令和5年度から、中学校の部活動の地域移行が始まる。当面は、土日祝日のみだが、いずれ部活は、完全に学校の手を離れる(?)ことになる。
 令和5年度と言えば、もう来年だ。が、今のところ、弘前市では表だった動きがない。そのことを心配している人も少なくはない。
 部活今日は、「学校部活動の地域移行フォーラム」というものに参加してきた。NPO法人スポネットの主催だ。代表のSさんからは、以前も問題提起をされたことがある。
 冒頭、この件に関する国の提言について説明があった。どうも、”教員の働き方改革”が発端のようで、決して子どもたちのことを考えてのことではなかったようだ。僕なんかはそこにちょっとした違和感を覚える。
 が、それは置いておいても、今、学校の部活は、大きな岐路に立たされている。極端な生徒数減少だ。例えば弘前市の数字でも、1985年に8300人いた中学生が、今は半分以下の8500人強しかいない。その結果、野球やサッカーなどのチームスポーツでは、チームが編成できないといったことが現実に起きている。
 更には、生徒数の少ない学校には、当然ながら、配置される教員数も少なくなる。すると、競技経験のない教員が指導に当たらなければならなくなる。一部の教員に負担がかかる、といった問題もある。それらを解消するための国の方針なのだろう。
 でも、ことは、霞ヶ関のお役人や、有識者と言われる検討委員会の方々が考えるほど簡単にはいかない。移行される”地域”の側の受け皿について、検討し決定していかなければならない課題が多い。
 例えば、指導者はどうするのか、活動する場所や施設をどうするのか、保護者の負担はどうなるのか、練習場あるいは試合会場までの移動はどうするのか、受け皿となる組織の財政負担はどうなるのか、移動や試合中の事故に対する保健はどうなるのかetc。これまで学校活動の一環として当り前に行われてきたことが、当り前ではなくなるケースだって想定される。  

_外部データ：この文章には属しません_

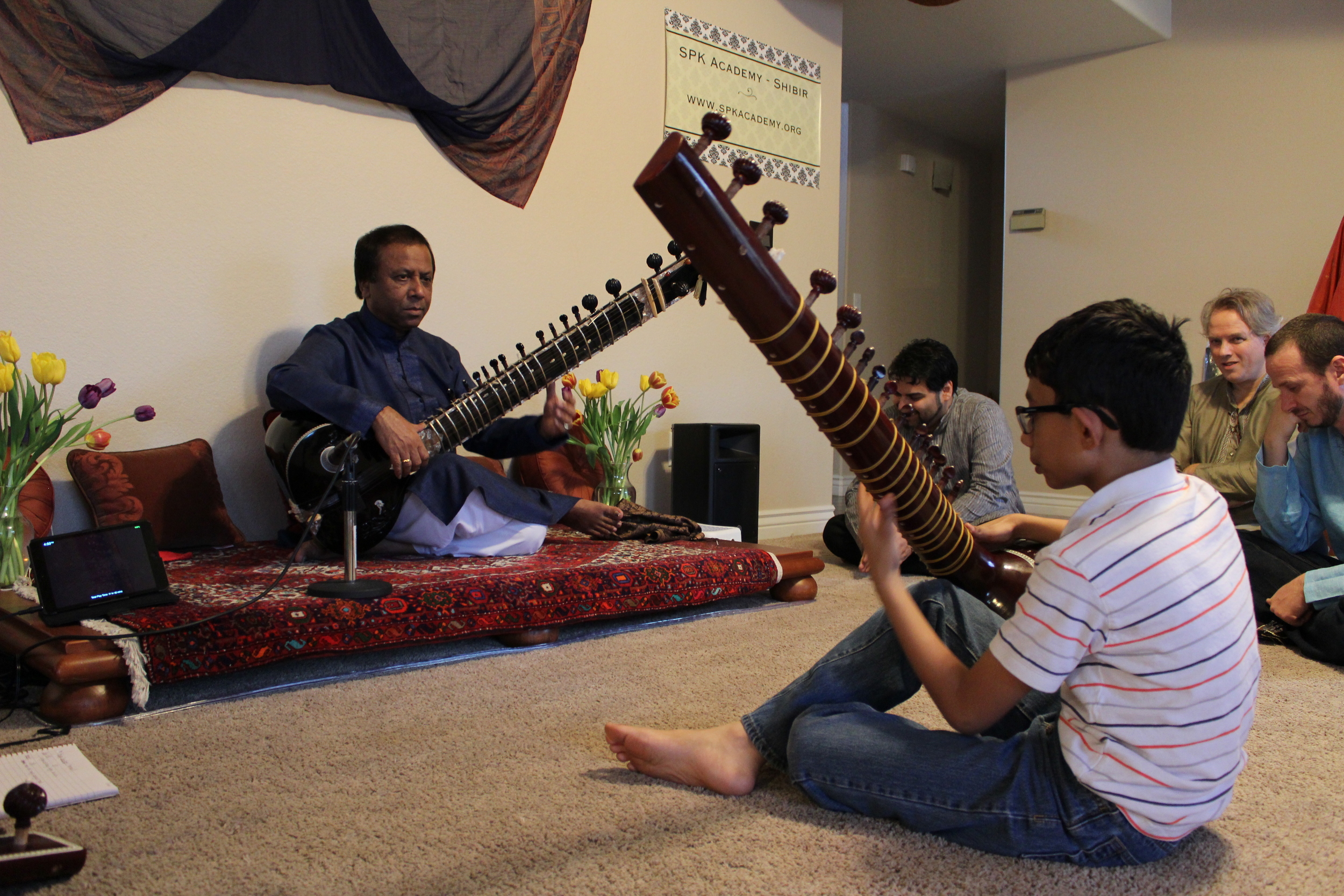 Ustad Shahid Parvez Khan teaching sitar to one of our youngest students, Vishwesh.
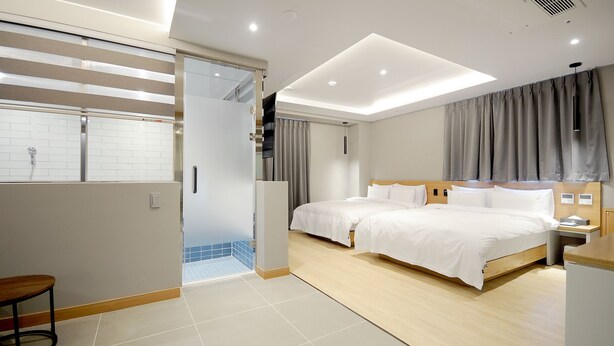 A modern hotel room with a large bed, a desk, and a bathroom with a shower. - Hound Hotel Gijang (Busan)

 今日のパネリストの方々は、口を揃えておっしゃった。「学校・教育委員会・保護者・地域住民・受け皿となる団体、そして子どもたちを交えての話し合いの場をつくることが、最も大切だ」と。  
 そう、子どもたちを加えることがポイントだと思う。大人の都合や事情で、子どもたちの声がかき消されるようなことがあってはいけない。
 教育要領上では、部活はあくまで”自主活動”なのだそうだ。だったら、勝利を目指さなければ、練習や運営を生徒の自主性に任せたっていいではないか。そうすれば、少なくとも、指導者をどうするかという問題は解消できる。保護者は、安全管理だけでいい。という考え方もあると、高崎市の総合型地域スポーツクラブの理事長はおっしゃっていた。
 今回の地域移行の問題は、単に制度や技術上のことばかりではない。これまで学校部活動に任せっ放しにしてきた青少年スポーツの在り方を見直すとともに、勝利至上主義に楔を打ち込み、スポーツに取り組む意義や目的を再考するいいきっかけとなるのではないか。
 と、中学生の時に、完全帰宅部だった僕は考える次第である。(4616)

 追伸
 今回の措置は、運動部だけではない。合唱や吹奏楽等の文化部もまた、地域移行が迫られている。この件については、いずれ項を改めて書きたい。